| TASK INSTRUCTIONS |
Please output the following records exactly. Leave every image out.

| Records drawn from a dataset |
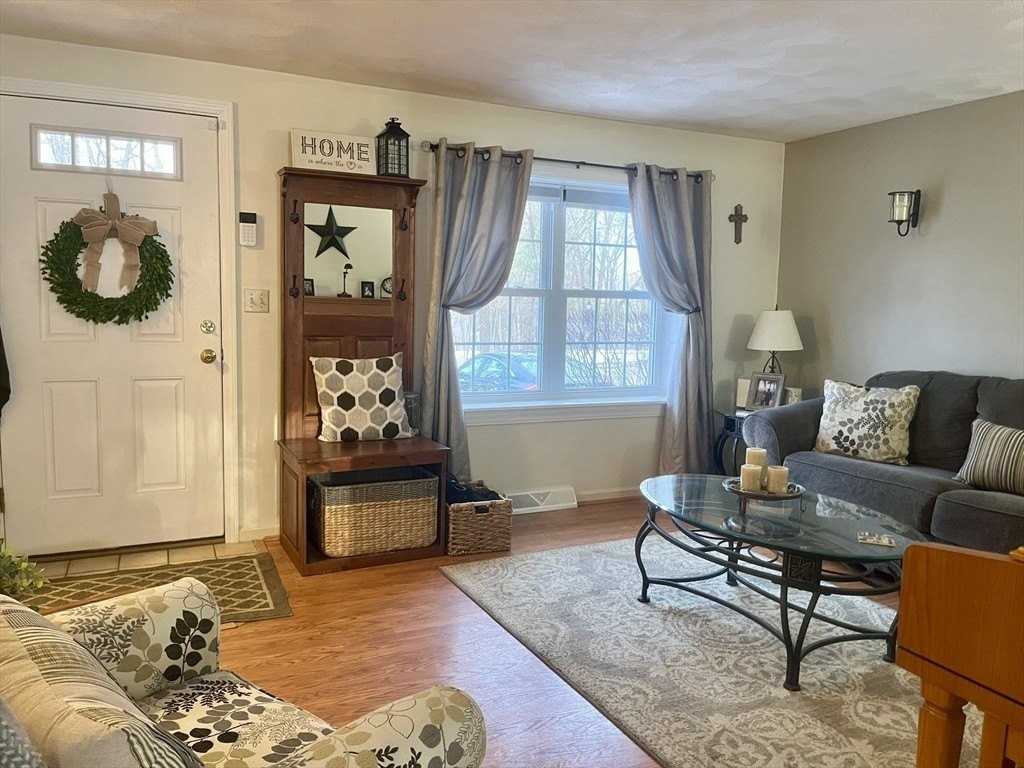 51 Benjamin Landing Ln #51 - Photo 3 of 24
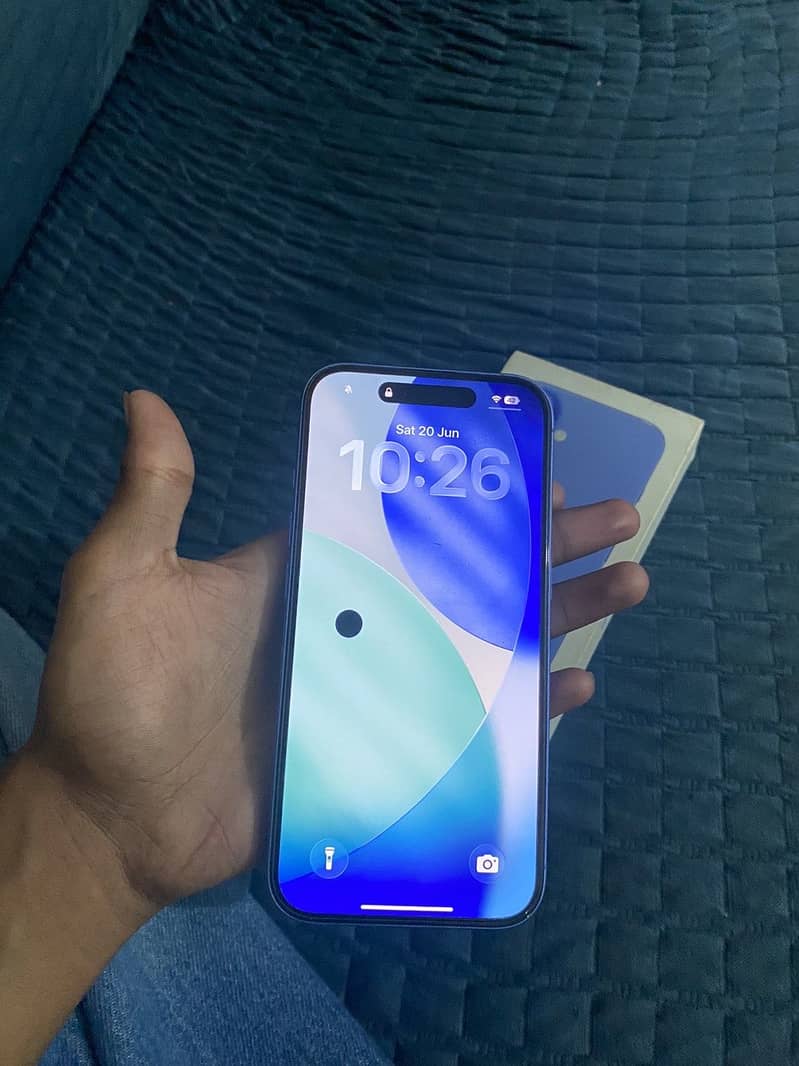 Apple iPhone 16 2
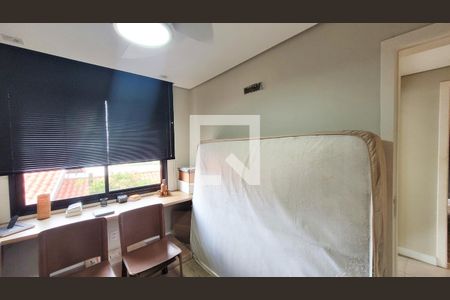 Casa de condomínio à venda com 300m², 4 quartos e 4 vagas Casa de condomínio à venda com 300m², 4 quartos e 4 vagasQuarto 4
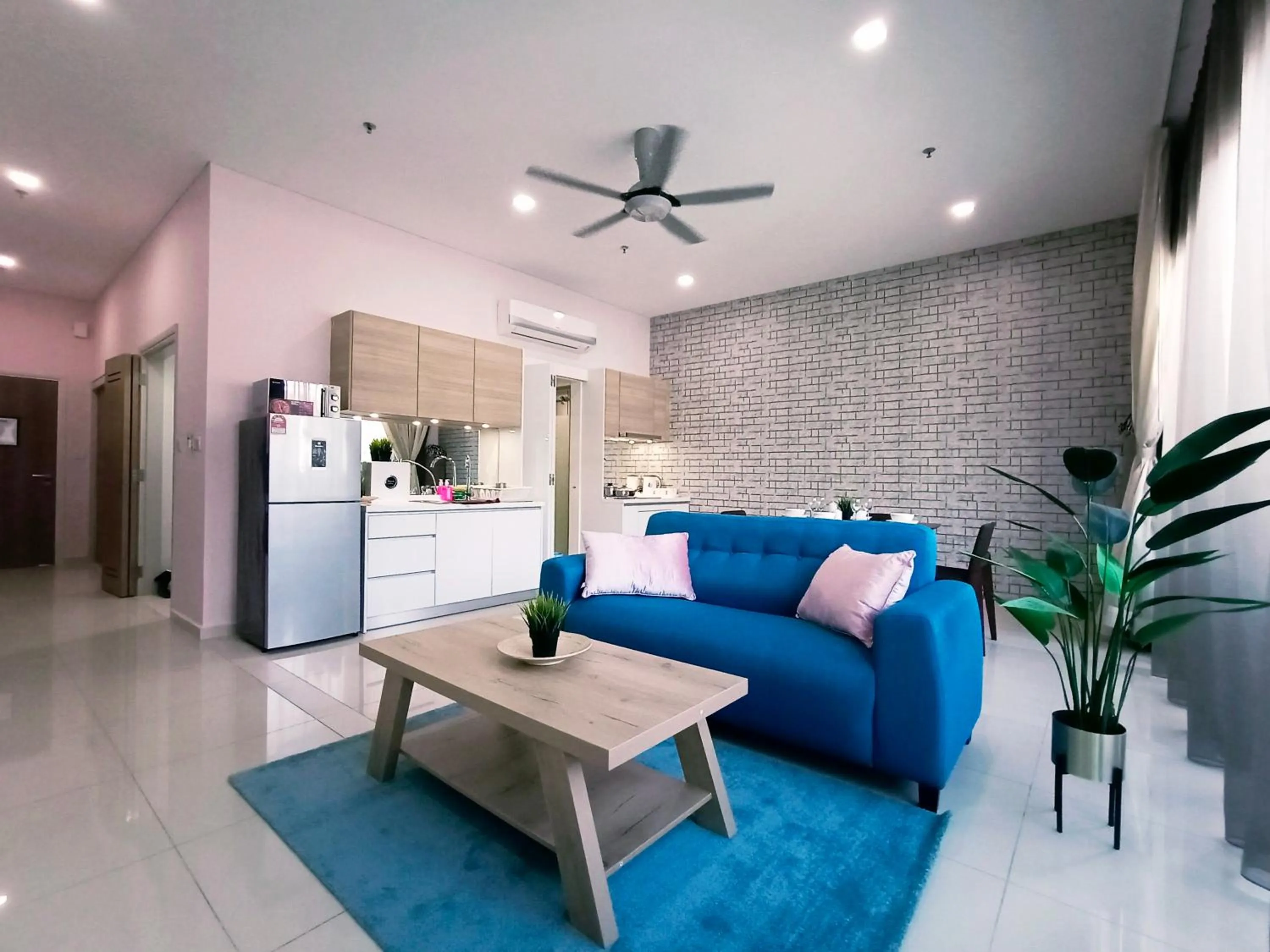 Kitchen or kitchenette in Plaza Arkadia Desa Parkcity by KLhomesweet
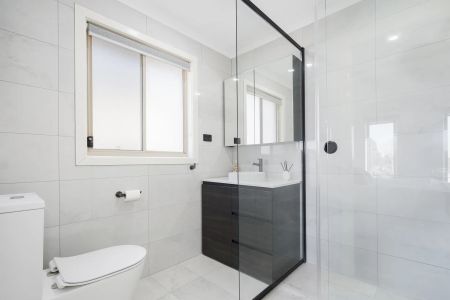 Modern comfort and space in a quiet court location - Photo 2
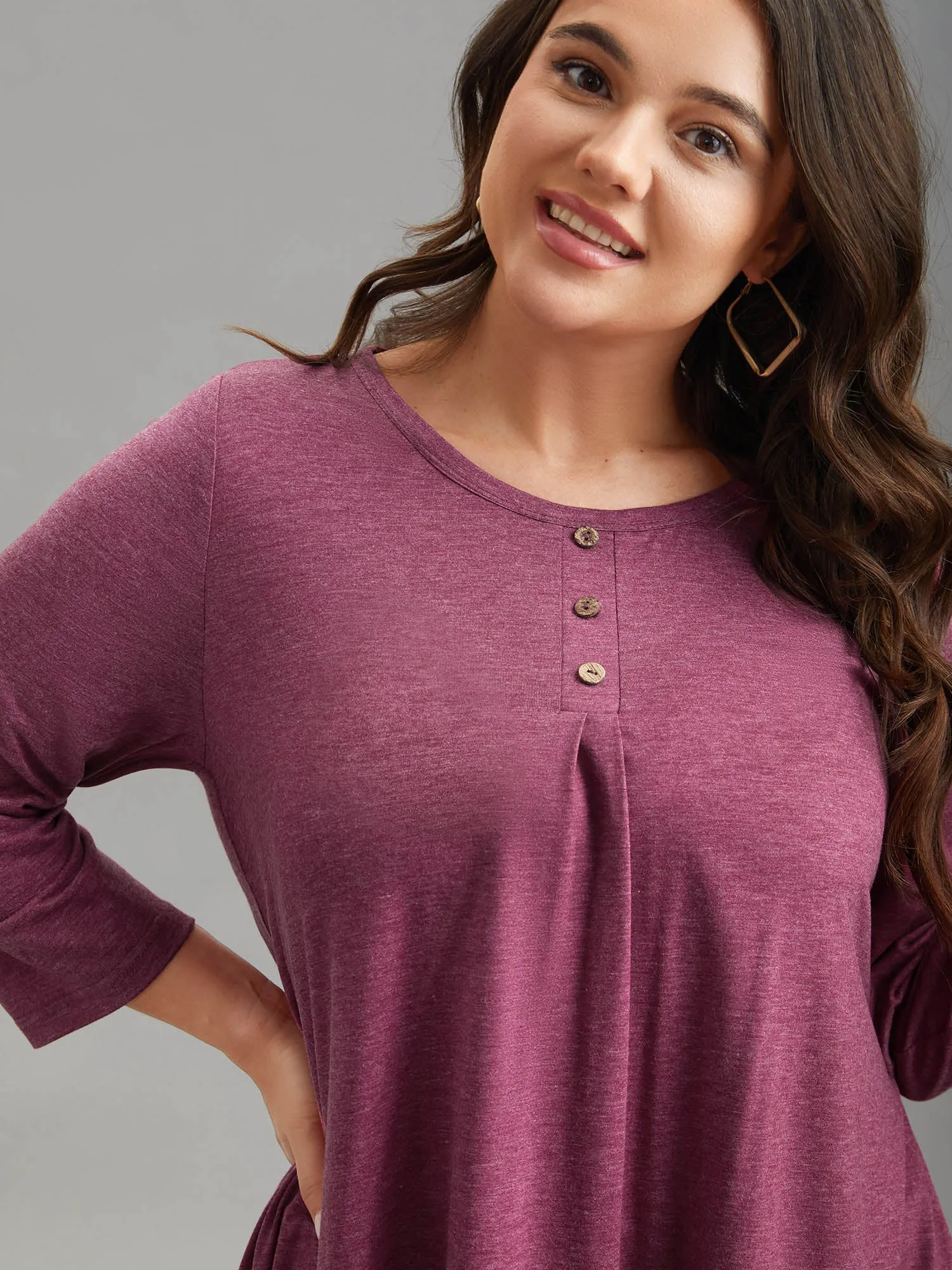 Button-Front High Low Hem Knit Top sold by Bloomchic product image thumbnail 2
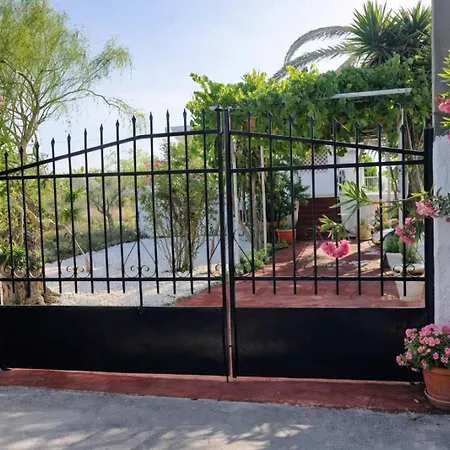 Holiday home Akrokorinthos View Family House - 3br - Terrace - Mountain View Near Ancient *
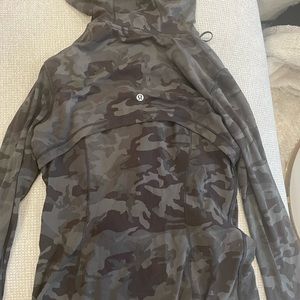 Lululemon hooded define jacket nulu size 8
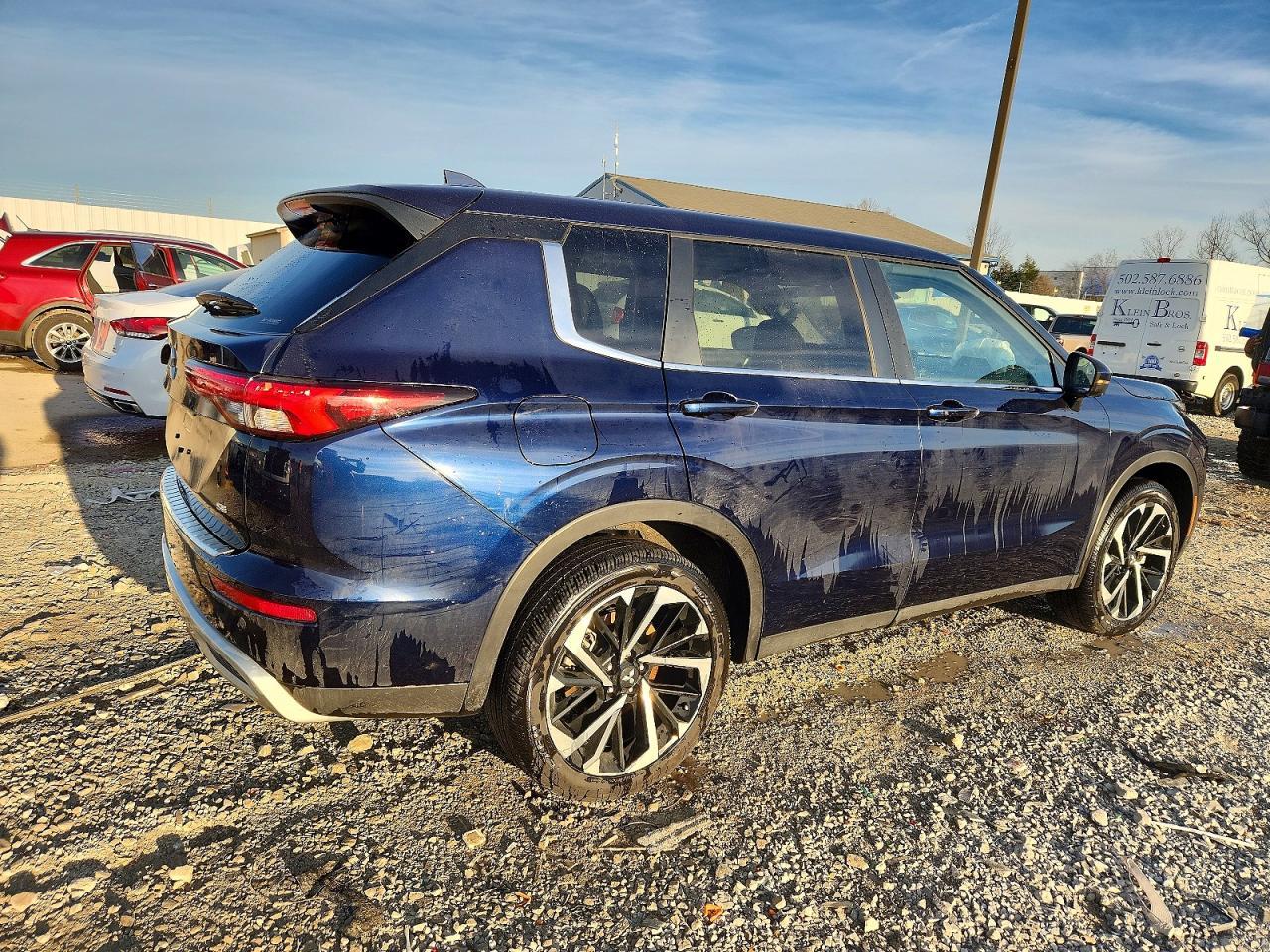 2024 Mitsubishi Outlander Se - Image 3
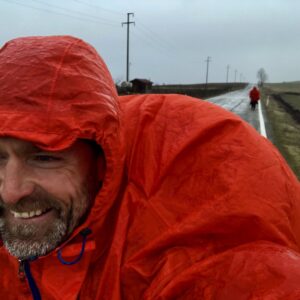 Emotion planet voyage vers soi lent à pied nature pluie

| OUTPUT OF THE TASK |
 51 Benjamin Landing Ln #51 - Photo 3 of 24
 Apple iPhone 16 2
 Casa de condomínio à venda com 300m², 4 quartos e 4 vagas Casa de condomínio à venda com 300m², 4 quartos e 4 vagasQuarto 4
 Kitchen or kitchenette in Plaza Arkadia Desa Parkcity by KLhomesweet
 Modern comfort and space in a quiet court location - Photo 2
 Button-Front High Low Hem Knit Top sold by Bloomchic product image thumbnail 2
 Holiday home Akrokorinthos View Family House - 3br - Terrace - Mountain View Near Ancient *
 Lululemon hooded define jacket nulu size 8
 2024 Mitsubishi Outlander Se - Image 3
 Emotion planet voyage vers soi lent à pied nature pluie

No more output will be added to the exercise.